Reading symbols from /usr/sbin/ldap-agent-bin...Reading symbols from
/usr/lib/debug/usr/sbin/ldap-agent-bin.debug...done.
done.
(gdb) run
Starting program: /usr/sbin/ldap-agent-bin /etc/dirsrv/config/ldap-agent.conf
[Thread debugging using libthread_db enabled]
Using host libthread_db library "/lib64/libthread_db.so.1".

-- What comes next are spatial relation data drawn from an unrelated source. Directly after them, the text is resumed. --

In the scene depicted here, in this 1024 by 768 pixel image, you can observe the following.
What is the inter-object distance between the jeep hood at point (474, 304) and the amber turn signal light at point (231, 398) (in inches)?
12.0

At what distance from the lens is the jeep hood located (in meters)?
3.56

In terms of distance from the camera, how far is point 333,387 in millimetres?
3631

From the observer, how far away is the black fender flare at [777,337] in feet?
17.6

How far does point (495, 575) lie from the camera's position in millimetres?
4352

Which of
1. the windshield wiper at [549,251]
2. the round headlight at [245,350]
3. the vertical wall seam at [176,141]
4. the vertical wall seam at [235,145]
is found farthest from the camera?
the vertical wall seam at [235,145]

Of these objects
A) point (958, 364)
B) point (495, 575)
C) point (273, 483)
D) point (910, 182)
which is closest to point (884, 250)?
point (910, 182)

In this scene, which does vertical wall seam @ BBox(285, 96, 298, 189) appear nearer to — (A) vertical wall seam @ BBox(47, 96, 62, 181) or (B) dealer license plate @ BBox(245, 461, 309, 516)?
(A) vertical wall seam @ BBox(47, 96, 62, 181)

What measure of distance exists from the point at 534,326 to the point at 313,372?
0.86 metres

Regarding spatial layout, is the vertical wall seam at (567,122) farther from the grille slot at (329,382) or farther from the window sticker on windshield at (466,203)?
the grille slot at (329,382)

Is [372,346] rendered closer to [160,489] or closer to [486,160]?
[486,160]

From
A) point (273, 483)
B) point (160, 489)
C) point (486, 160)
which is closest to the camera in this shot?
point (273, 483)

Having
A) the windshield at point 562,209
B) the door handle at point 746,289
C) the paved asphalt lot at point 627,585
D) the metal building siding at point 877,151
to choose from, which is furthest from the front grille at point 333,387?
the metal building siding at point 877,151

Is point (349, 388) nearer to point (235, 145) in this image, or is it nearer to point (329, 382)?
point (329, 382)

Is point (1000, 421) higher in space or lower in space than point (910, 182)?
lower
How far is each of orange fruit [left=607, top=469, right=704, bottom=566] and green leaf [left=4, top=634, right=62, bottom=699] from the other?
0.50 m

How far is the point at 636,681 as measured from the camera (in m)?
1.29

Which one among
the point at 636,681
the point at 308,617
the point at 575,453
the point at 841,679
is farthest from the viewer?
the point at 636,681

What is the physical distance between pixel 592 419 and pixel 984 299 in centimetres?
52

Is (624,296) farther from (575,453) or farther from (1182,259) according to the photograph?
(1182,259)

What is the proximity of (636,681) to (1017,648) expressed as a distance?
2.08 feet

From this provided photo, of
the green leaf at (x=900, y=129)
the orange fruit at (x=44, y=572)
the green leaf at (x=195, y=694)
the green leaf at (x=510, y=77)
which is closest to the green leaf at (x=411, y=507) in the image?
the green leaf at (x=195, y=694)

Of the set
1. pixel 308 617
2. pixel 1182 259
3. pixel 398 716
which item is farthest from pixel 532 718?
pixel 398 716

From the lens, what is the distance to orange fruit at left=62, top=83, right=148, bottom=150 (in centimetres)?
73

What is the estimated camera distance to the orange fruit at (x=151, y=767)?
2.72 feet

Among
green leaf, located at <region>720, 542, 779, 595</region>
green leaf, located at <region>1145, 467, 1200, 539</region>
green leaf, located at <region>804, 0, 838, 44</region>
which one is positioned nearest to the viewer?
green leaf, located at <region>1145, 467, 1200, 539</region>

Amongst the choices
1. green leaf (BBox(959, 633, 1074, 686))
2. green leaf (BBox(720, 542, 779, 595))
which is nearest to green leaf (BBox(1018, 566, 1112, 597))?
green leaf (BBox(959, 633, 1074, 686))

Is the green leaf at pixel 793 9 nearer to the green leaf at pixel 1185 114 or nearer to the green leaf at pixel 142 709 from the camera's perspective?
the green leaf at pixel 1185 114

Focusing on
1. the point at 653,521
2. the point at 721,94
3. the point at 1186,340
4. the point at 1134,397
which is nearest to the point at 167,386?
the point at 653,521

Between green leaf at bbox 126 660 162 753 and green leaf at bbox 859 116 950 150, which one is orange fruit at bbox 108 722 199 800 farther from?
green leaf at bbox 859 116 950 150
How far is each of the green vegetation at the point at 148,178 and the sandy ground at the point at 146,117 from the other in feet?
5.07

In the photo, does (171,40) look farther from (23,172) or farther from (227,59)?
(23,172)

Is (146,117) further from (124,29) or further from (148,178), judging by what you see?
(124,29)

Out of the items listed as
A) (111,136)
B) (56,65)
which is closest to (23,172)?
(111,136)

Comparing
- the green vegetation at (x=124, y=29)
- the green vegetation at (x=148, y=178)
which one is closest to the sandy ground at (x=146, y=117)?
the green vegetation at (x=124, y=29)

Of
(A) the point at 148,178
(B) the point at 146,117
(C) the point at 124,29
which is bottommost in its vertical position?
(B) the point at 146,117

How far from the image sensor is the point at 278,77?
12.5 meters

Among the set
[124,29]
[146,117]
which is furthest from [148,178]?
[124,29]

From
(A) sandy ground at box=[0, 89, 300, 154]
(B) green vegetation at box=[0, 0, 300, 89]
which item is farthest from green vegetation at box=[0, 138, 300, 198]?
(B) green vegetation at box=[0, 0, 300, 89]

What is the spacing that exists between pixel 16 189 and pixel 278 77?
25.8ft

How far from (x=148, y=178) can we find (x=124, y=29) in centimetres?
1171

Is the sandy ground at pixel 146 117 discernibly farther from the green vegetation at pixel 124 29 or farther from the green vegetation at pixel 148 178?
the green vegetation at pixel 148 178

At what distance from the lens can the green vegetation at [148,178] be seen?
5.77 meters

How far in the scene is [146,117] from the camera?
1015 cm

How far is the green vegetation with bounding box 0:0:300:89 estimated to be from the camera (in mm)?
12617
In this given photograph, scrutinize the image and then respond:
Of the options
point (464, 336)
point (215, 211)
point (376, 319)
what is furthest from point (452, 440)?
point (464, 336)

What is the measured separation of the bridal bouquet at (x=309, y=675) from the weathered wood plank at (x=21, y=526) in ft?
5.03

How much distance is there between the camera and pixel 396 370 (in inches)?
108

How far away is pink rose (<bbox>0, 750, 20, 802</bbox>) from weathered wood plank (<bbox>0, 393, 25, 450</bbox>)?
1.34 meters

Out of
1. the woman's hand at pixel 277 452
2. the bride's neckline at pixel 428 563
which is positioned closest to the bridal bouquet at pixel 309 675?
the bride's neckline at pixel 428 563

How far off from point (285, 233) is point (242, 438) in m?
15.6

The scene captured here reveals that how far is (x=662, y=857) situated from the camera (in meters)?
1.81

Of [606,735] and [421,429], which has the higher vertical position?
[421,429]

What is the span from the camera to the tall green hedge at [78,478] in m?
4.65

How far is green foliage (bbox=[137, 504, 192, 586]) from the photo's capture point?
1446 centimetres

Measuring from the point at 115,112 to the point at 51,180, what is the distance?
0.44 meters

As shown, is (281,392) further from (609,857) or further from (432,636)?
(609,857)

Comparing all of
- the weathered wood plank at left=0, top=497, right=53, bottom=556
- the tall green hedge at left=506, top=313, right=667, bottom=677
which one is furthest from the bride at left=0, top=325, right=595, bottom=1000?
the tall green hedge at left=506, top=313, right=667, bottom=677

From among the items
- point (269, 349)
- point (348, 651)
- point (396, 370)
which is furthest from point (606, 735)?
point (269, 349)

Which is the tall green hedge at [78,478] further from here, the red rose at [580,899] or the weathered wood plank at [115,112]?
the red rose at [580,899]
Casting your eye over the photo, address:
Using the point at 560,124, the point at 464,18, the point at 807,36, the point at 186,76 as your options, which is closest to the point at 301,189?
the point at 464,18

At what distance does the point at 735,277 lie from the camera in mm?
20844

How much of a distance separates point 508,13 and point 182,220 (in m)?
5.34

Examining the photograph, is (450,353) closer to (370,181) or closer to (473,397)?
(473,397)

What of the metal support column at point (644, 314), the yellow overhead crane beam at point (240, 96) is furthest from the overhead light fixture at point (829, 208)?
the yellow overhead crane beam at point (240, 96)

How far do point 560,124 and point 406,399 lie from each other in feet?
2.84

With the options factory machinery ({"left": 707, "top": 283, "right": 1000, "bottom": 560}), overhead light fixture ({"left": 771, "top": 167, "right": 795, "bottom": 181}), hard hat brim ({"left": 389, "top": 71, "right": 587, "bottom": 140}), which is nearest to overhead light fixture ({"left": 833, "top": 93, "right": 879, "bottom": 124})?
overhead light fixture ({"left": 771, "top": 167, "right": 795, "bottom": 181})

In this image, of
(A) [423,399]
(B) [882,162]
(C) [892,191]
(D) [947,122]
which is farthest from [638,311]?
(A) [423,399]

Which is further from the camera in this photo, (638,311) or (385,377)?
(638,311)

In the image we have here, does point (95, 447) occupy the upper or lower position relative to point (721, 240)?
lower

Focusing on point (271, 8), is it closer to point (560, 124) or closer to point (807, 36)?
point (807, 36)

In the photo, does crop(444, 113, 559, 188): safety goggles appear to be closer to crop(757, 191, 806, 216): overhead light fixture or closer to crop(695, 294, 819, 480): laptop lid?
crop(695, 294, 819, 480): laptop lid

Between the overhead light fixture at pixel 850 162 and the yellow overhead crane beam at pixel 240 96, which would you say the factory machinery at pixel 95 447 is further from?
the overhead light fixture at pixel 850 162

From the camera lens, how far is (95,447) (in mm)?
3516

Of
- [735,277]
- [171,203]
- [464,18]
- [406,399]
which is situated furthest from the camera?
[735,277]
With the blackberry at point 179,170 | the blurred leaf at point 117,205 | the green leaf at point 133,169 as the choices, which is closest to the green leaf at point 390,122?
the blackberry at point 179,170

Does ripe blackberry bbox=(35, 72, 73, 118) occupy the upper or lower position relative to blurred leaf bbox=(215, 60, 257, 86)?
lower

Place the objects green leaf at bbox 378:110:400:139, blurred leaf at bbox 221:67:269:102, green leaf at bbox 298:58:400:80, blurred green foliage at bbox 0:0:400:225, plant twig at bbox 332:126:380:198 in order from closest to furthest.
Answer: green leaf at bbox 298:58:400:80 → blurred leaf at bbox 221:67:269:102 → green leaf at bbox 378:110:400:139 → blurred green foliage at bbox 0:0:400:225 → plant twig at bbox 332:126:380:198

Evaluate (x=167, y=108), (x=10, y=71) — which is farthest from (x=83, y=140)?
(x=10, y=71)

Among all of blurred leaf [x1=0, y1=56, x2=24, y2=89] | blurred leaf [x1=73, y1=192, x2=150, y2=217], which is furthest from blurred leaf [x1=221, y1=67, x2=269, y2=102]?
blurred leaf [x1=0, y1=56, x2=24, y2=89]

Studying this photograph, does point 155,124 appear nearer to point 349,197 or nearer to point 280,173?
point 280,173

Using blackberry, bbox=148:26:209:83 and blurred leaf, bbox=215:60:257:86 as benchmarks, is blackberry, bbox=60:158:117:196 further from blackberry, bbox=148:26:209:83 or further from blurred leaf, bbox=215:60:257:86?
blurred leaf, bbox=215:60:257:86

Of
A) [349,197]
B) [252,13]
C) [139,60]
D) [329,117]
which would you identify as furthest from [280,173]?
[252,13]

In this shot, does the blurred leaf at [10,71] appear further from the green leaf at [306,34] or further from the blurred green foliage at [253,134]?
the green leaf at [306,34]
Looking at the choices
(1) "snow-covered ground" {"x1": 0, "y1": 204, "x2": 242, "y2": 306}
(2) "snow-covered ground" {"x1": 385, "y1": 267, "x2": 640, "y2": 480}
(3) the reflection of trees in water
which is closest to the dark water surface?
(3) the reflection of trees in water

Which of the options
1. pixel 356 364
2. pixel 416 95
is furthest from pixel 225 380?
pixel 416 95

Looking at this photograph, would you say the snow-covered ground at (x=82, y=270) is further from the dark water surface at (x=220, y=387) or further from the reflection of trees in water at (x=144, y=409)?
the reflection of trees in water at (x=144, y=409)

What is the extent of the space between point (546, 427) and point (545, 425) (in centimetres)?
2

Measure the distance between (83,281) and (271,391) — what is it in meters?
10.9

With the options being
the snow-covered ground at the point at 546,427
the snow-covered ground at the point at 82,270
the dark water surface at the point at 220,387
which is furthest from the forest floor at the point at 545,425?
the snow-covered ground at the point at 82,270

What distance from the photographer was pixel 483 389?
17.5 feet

Program received signal SIGSEGV, Segmentation fault.
__strcpy_ssse3 () at ../sysdeps/x86_64/multiarch/strcpy-ssse3.S:2473
2473            movl    %eax, (%rdx)
Missing separate debuginfos, use: debuginfo-install
bzip2-libs-1.0.6-3.fc15.x86_64 elfutils-libelf-0.152-1.fc16.x86_64
keyutils-libs-1.5.2-1.fc16.x86_64 libacl-2.2.51-2.fc16.x86_64
libattr-2.4.46-2.fc16.x86_64 libcap-2.22-1.fc15.x86_64
libselinux-2.1.6-6.fc16.x86_64 lua-5.1.4-9.fc16.x86_64
nss-softokn-freebl-3.13.1-15.fc16.x86_64 nss-util-3.13.1-3.fc16.x86_64
perl-libs-5.14.2-195.fc16.x86_64 popt-1.13-9.fc16.x86_64
xz-libs-5.1.1-1alpha.fc16.x86_64 zlib-1.2.5-6.fc16.x86_64
(gdb) info stack
#0  __strcpy_ssse3 () at ../sysdeps/x86_64/multiarch/strcpy-ssse3.S:2473
#1  0x000000396c63bfff in ldif_read_record (lfp=0x60b890, lno=0x7fffffffd27c,
bufp=0x7fffffffd250,
    buflenp=0x7fffffffd278) at /usr/include/bits/string3.h:105
#2  0x000000000040259f in load_config (conf_path=<optimized out>) at
ldap/servers/snmp/main.c:404
#3  0x0000000000401cb6 in main (argc=<optimized out>, argv=<optimized out>) at
ldap/servers/snmp/main.c:102

attachment
snmp-dse.ldif

To reproduce you need to have two or more slapd instances defined in ldap-agent.conf file, the agent will crash at startup.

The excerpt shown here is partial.